Это продолжение! Первая часть рассказа здесь:
Рассказ | Когда сердце выбирает | Часть 3 |
Глава 7. Цена любви
Маленький Андрюша (конечно же, Андрюша — иначе и быть не могло) набирал вес медленно, но верно. Каждый грамм давался с боем, каждый новый хороший показатель был маленькой победой. А мы... мы учились жить с этим новым чувством между нами.
Андрей приезжал каждое утро — с кофе для медсестёр и свежими фруктами для меня. Сидел часами у кювета, разговаривал с сыном... внуком? От этой мысли каждый раз щемило сердце.
— Знаешь, — сказал он однажды, когда мы остались одни, — я пытался бороться. Правда пытался.
— И как успехи? — я положила голову ему на плечо.
— Паршиво, — он зарылся носом в мои волосы. — Ничего не выходит. Я смотрю на тебя и... и не могу дышать.

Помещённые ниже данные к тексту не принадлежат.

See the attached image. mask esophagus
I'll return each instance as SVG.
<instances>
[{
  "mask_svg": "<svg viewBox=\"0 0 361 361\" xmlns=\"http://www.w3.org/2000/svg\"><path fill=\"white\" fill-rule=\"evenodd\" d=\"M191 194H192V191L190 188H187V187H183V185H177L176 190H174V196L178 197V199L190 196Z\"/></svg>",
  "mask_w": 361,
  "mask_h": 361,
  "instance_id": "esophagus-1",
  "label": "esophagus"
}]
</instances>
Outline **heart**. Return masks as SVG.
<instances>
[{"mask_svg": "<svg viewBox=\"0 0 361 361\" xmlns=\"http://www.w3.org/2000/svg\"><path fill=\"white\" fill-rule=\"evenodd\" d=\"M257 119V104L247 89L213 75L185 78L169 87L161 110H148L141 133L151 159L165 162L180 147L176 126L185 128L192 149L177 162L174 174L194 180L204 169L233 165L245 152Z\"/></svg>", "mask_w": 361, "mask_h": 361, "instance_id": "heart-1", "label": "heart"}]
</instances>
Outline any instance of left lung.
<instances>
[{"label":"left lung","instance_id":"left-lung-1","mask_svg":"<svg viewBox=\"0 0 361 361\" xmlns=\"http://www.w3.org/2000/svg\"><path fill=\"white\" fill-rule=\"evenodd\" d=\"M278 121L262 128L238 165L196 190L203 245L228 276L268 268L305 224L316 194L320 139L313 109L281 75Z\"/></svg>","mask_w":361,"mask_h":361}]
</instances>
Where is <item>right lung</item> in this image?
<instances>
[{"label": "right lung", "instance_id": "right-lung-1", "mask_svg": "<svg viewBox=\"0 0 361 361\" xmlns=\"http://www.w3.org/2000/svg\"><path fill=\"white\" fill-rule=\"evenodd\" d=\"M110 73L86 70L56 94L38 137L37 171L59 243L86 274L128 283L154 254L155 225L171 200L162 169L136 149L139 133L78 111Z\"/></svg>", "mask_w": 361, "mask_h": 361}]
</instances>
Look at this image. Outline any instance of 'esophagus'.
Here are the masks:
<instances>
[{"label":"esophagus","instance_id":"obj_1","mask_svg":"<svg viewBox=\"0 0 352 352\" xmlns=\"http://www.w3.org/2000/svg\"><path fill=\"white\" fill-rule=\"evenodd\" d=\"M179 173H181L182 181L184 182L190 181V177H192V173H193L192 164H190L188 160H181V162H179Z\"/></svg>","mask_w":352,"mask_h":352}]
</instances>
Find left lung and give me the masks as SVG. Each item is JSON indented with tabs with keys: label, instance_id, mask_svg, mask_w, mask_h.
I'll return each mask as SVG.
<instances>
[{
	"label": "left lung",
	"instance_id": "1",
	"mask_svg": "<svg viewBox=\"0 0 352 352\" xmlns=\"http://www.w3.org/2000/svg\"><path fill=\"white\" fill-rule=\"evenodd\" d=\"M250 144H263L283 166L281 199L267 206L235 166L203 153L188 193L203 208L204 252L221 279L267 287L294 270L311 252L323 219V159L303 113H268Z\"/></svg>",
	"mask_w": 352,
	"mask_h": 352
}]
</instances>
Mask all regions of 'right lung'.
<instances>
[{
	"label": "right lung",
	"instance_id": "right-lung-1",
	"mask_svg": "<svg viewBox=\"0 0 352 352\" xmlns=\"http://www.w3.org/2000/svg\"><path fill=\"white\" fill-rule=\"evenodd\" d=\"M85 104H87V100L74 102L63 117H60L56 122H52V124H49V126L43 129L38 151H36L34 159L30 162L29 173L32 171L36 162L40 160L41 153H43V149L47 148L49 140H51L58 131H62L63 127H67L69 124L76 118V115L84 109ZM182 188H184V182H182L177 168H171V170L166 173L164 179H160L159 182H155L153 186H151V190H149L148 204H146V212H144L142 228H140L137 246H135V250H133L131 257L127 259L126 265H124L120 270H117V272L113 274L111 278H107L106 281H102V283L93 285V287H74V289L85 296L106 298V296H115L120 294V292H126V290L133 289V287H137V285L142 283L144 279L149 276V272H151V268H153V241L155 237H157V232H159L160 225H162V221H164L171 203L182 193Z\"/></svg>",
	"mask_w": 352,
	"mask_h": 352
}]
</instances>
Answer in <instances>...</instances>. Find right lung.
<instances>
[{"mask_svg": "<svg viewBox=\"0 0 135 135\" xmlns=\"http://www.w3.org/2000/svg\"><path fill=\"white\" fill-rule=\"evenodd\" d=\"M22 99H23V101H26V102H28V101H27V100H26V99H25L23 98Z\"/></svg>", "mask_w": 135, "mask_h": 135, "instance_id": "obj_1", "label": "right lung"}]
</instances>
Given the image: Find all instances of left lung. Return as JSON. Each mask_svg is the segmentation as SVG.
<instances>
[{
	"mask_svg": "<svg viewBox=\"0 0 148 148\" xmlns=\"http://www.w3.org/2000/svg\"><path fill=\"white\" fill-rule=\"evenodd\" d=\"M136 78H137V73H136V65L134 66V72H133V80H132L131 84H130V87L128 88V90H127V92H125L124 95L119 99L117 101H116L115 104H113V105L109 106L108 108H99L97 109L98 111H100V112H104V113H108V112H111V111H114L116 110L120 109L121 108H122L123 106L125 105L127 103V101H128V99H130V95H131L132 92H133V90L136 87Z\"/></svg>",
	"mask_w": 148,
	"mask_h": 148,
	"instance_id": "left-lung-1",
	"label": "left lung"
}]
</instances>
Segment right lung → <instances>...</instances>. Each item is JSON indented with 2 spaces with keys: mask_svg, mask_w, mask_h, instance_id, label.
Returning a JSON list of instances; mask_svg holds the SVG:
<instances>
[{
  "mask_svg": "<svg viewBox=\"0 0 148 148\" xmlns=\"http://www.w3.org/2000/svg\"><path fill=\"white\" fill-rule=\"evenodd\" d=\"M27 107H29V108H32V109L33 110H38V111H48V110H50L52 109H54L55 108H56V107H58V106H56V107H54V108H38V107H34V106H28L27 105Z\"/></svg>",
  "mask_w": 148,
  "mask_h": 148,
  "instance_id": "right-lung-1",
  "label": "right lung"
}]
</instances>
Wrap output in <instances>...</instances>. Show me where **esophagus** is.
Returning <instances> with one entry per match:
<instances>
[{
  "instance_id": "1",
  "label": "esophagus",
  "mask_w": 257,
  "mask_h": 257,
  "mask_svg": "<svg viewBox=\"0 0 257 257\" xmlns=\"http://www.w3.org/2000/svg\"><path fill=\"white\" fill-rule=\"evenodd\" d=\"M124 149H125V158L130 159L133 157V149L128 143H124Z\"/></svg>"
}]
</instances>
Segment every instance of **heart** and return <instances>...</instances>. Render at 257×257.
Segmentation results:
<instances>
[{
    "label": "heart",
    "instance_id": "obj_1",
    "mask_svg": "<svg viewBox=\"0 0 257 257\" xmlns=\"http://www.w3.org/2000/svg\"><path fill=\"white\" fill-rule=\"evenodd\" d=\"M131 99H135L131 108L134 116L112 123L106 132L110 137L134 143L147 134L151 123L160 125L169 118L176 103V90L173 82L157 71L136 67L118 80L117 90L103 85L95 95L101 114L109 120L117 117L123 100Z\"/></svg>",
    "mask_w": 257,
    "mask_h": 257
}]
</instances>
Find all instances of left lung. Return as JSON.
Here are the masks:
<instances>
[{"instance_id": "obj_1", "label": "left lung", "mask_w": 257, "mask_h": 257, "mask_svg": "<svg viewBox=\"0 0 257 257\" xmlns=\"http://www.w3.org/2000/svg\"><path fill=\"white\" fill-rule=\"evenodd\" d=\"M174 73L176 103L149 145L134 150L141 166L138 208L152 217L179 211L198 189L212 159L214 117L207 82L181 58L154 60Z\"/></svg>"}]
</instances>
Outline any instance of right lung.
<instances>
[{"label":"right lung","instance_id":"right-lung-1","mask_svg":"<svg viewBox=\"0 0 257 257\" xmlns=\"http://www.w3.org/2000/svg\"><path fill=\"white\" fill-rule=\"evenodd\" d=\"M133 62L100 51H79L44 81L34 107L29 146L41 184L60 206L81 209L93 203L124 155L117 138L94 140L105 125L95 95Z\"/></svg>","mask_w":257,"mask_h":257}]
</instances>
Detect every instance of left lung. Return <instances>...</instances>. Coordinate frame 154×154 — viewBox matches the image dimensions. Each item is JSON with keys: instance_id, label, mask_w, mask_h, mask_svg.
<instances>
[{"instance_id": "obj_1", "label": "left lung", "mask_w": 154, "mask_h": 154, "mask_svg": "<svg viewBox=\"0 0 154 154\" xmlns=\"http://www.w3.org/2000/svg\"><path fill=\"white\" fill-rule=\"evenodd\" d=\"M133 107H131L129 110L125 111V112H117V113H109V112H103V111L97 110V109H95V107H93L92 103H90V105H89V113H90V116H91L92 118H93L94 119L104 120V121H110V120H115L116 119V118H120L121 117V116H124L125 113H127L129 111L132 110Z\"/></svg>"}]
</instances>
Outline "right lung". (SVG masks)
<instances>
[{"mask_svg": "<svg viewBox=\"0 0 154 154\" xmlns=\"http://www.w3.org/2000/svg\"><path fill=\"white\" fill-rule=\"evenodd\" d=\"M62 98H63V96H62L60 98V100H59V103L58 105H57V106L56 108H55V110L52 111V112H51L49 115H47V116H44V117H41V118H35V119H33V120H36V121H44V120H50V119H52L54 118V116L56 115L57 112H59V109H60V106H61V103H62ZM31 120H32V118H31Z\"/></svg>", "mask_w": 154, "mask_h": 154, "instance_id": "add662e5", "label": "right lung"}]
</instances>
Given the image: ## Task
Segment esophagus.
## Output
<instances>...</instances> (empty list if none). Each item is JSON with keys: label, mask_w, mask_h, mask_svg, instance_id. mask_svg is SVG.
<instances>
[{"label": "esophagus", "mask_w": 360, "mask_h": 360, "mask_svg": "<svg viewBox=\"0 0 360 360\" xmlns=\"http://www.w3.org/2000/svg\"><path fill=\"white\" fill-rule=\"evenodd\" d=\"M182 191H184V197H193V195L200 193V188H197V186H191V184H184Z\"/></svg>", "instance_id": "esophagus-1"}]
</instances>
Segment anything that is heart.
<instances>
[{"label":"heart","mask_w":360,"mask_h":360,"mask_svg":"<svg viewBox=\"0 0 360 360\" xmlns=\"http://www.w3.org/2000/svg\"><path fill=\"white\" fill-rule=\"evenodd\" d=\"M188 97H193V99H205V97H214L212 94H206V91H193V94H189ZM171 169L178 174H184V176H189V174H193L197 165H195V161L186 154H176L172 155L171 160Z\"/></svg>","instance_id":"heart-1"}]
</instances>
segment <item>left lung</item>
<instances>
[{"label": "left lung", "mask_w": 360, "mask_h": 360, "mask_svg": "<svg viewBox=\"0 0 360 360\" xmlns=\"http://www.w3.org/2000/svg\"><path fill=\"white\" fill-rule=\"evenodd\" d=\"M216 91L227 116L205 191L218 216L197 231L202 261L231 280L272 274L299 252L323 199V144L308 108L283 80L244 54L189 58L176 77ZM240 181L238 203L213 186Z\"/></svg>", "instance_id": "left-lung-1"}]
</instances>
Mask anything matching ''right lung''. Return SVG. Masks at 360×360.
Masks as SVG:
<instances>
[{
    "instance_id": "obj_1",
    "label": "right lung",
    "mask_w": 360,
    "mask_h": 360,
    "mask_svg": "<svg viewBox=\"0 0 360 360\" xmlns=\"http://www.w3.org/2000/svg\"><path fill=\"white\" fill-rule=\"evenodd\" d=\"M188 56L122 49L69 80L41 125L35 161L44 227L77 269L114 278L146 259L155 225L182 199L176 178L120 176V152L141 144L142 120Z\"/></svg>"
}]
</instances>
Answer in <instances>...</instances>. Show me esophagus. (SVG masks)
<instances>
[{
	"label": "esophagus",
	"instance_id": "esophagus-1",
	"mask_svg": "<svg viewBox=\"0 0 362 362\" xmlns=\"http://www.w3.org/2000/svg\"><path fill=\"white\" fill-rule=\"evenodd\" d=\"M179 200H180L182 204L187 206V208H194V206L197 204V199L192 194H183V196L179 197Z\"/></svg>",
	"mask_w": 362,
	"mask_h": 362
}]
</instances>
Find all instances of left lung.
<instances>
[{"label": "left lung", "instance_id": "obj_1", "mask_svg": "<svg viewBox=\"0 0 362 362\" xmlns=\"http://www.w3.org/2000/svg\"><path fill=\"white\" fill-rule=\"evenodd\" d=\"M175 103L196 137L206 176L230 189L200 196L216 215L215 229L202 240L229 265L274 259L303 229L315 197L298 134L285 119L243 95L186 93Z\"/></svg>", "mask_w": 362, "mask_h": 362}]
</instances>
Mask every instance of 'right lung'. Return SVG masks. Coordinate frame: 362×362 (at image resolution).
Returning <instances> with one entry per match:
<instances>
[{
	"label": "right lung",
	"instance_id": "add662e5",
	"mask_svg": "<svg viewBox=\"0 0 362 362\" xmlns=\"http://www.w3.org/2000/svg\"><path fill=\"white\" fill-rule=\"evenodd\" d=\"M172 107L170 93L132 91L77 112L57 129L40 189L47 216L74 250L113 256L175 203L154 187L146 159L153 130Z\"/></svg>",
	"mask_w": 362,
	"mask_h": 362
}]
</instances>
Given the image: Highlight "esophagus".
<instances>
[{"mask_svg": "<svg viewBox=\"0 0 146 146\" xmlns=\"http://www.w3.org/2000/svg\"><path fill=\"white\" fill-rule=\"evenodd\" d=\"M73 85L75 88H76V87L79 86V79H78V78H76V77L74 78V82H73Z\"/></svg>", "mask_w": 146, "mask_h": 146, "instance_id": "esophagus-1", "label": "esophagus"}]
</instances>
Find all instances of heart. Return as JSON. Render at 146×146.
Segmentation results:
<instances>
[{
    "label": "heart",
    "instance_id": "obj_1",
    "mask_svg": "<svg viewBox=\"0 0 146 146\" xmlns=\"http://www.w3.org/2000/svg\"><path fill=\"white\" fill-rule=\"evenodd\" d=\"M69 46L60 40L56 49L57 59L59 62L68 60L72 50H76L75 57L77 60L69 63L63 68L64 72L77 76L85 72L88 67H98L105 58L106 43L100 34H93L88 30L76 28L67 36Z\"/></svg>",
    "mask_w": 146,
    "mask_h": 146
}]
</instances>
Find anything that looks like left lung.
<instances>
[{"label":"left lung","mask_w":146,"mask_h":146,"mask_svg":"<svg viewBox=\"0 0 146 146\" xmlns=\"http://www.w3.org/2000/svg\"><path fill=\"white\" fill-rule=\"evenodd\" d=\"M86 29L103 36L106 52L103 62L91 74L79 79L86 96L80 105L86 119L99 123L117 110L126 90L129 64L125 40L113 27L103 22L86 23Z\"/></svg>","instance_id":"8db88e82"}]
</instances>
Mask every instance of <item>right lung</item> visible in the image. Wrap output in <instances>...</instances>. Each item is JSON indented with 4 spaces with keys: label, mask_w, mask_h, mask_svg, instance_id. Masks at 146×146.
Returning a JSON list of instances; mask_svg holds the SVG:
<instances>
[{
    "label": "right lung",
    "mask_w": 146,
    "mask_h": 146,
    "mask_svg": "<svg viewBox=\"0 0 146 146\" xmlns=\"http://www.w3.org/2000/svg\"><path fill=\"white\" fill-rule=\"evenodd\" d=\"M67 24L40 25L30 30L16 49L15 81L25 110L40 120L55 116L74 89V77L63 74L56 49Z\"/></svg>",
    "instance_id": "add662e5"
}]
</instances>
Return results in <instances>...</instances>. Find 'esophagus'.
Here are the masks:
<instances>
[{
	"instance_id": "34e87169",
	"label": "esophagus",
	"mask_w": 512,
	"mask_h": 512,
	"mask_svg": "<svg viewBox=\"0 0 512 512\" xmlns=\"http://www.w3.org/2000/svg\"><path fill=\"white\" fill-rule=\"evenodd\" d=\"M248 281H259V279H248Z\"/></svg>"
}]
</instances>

От его прикосновений по коже бежали мурашки. В его глазах плескалась такая нежность, что перехватывало горло.
А потом начался ад.
Первой не выдержала мама:
— Ты хоть понимаешь, что творишь? — она металась, заламывая руки. — Это же грех!
— Мам...
— Молчи! — она разрыдалась. — Весь город знает. От меня соседи отворачиваются. В магазин стыдно выйти!
Папа молчал. Просто собрал вещи и уехал к бабушке: "Позовёшь, когда одумаешься."
Дима устроил скандал в больнице — пьяный, с какой-то девицей под руку:
— Ну что, папаня? Доволен? Отбил тёлку у родного сына!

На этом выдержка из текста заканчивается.